ESTRATTO DELLA FONTE
━━━━━━━━━━━━━━━━━━━━

Quanto alla trasparenza, come riportato nella Circolare 7 del 2021, la società trasparente che ceda i crediti deteriorati può convertire prima le eccedenze ACE proprie e le perdite rimaste presso di sé (perché anteriori all'ingresso nel regime in questione ovvero non attribuibili ai soci perché eccedenti rispetto al patrimonio netto contabile). In subordine, possono essere convertite le perdite residue attribuite ai partecipanti. In questo caso, per evitare che la stessa cessione possa rilevare più volte per ciascun partecipante, la norma prevede che – una volta esaurite le perdite e l'ACE rimaste nella titolarità della società trasparente – il plafond derivante dalla cessione dei crediti debba essere ripartito tra i soci partecipanti nella medesima proporzione in cui siano state attribuite le perdite.

Analoghi criteri si applicano per le società di persone.

Il meccanismo di applicazione

Fatte queste doverose precisazioni, si ricorda che il presupposto per accedere al beneficio è rappresentato dalla cessione a titolo oneroso, entro il 31 dicembre 2021, di crediti pecuniari vantati verso debitori inadempienti.

Si intendono per tali i soggetti che non hanno effettuato un pagamento e tale inadempimento si protrae per oltre novanta giorni dalla data in cui era dovuto; i crediti pecuniari in esame possono essere, sia di natura commerciale, sia di natura finanziaria.

In altri termini, come riportato dalla Risoluzione 44/E del 2021, viene richiesto che si sia verificato, antecedentemente alla cessione, il fatto “storico” dell'omesso pagamento (per oltre 90 giorni dopo la scadenza) del credito, a prescindere dalle vicende successive (non estintive) che hanno interessato quel rapporto creditorio (come, ad esempio, la successiva modifica del termine di pagamento).

Secondo Assonime (Circolare 7 del 2021), in considerazione del fatto che ciò che rileva è il trasferimento giuridico del credito e non la liquidità acquisita tramite la dismissione, sotto altro profilo, dovrebbero assumere rilevanza, in linea di principio, non soltanto le cessioni con corrispettivo monetario, ma anche altre forme di smobilizzo come, ad esempio, l'apporto di crediti a fronte dell'attribuzione di partecipazioni o la datio in solutum di crediti a saldo di debiti preesistenti.

━━━━━━━━━━━━━━━━━━━━

RECORD ELENCATI
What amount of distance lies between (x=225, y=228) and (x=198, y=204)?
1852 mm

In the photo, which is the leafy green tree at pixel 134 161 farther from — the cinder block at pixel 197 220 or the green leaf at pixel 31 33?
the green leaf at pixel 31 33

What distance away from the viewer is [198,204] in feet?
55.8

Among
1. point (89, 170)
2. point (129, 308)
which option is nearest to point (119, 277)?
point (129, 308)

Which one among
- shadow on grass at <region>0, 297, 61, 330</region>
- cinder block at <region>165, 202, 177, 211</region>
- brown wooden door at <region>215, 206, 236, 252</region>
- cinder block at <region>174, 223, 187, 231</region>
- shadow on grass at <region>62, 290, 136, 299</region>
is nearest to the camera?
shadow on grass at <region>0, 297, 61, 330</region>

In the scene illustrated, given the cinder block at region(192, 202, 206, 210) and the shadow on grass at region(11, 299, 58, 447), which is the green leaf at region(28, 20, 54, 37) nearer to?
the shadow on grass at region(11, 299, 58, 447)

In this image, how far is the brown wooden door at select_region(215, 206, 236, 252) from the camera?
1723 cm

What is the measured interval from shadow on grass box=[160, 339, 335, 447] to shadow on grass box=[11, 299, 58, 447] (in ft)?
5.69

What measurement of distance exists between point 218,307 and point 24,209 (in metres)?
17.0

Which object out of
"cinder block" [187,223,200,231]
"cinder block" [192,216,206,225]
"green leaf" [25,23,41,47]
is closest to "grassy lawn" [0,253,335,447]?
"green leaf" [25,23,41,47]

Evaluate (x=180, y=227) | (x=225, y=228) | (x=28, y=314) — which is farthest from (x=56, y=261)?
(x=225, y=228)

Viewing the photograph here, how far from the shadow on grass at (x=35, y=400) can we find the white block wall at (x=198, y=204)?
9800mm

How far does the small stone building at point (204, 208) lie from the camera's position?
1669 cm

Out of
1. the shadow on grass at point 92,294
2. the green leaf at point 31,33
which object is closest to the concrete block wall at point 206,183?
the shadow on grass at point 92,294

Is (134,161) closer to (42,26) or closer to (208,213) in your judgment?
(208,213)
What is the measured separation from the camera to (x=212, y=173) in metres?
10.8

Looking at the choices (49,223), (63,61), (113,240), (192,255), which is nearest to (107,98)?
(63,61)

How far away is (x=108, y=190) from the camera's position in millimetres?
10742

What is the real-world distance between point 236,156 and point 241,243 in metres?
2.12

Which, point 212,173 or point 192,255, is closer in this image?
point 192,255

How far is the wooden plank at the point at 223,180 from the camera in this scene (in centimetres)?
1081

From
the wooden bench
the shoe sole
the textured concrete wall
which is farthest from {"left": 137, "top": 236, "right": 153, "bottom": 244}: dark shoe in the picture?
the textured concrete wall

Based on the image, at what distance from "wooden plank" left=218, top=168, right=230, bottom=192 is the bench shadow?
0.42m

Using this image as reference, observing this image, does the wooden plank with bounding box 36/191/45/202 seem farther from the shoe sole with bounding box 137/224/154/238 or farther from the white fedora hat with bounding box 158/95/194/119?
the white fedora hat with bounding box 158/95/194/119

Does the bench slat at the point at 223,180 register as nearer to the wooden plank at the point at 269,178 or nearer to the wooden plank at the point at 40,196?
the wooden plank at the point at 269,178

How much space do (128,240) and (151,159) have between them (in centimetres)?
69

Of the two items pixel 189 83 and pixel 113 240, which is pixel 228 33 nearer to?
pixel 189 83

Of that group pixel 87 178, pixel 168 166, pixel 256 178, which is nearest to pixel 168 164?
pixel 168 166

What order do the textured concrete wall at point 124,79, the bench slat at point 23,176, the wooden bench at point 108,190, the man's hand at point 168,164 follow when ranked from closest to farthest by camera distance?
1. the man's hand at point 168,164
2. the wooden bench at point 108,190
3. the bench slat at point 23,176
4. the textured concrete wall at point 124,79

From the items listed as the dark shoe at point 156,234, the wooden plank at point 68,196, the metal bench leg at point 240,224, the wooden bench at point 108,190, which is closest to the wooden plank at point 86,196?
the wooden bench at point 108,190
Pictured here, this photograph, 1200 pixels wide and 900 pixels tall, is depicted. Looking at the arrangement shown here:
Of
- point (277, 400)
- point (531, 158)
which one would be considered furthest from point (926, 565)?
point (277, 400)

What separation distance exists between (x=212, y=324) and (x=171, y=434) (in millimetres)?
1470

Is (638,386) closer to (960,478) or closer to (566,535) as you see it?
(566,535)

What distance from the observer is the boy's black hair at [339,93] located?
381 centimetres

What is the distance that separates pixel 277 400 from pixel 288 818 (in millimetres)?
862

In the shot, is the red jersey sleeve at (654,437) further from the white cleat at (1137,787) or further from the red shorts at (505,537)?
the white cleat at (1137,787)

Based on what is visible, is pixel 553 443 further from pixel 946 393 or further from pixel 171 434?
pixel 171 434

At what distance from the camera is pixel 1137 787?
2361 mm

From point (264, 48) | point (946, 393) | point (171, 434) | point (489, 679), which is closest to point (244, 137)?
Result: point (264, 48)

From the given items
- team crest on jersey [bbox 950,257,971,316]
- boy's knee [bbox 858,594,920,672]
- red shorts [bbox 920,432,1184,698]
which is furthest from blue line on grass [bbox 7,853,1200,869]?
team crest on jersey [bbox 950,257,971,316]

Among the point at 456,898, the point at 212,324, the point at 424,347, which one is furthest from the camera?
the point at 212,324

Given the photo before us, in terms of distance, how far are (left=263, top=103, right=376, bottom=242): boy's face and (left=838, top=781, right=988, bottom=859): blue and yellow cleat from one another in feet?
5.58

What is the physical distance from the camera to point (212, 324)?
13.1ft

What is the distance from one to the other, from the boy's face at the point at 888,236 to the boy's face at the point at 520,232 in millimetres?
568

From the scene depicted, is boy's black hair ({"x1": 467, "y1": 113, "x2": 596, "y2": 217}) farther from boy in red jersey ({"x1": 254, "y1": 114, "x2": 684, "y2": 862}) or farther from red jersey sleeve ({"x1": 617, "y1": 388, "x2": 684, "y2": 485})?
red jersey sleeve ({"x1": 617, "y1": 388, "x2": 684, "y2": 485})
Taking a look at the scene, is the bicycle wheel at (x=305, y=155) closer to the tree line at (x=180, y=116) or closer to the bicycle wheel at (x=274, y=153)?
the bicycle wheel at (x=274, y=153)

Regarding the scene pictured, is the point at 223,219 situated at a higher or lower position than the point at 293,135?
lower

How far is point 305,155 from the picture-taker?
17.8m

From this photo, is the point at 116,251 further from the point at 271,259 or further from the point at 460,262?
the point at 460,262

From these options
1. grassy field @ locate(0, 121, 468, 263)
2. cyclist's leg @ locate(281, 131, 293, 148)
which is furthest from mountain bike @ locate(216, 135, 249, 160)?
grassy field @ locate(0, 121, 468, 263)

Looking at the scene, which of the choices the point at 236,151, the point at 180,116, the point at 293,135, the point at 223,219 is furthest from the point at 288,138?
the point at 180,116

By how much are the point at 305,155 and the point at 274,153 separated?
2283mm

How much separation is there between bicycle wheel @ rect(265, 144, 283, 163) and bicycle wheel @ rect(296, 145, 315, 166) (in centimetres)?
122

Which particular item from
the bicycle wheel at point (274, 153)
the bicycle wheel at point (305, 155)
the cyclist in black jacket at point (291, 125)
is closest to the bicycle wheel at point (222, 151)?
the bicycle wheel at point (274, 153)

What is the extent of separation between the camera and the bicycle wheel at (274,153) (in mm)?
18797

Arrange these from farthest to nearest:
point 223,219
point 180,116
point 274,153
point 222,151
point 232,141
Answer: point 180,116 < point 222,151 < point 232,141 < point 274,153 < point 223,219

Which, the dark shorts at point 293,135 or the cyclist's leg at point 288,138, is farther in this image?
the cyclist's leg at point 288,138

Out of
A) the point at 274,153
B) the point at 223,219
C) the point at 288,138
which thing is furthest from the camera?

━━━━━━━━━━━━━━━━━━━━

LE CONSEGNE
1. Modifica il passo dell'estratto che va da "Fatte queste doverose" fino a "verso debitori inadempienti." incluso, sostituendo "31 dicembre 2021" con "30 giugno 2022".
2. Rispondi alle domande seguenti sull'estratto.
(a) Entro quale data deve avvenire la cessione a titolo oneroso dei crediti per accedere al beneficio?
(b) Per quanto tempo deve protrarsi l'inadempimento perché il debitore sia considerato inadempiente?
(c) Quale documento viene citato a proposito del fatto "storico" dell'omesso pagamento?

RISPOSTE IN ORDINE
1.
Fatte queste doverose precisazioni, si ricorda che il presupposto per accedere al beneficio è rappresentato dalla cessione a titolo oneroso, entro il 30 giugno 2022, di crediti pecuniari vantati verso debitori inadempienti.

2.
(a) Entro il 31 dicembre 2021.
(b) Per oltre novanta giorni dalla data in cui il pagamento era dovuto.
(c) La Risoluzione 44/E del 2021.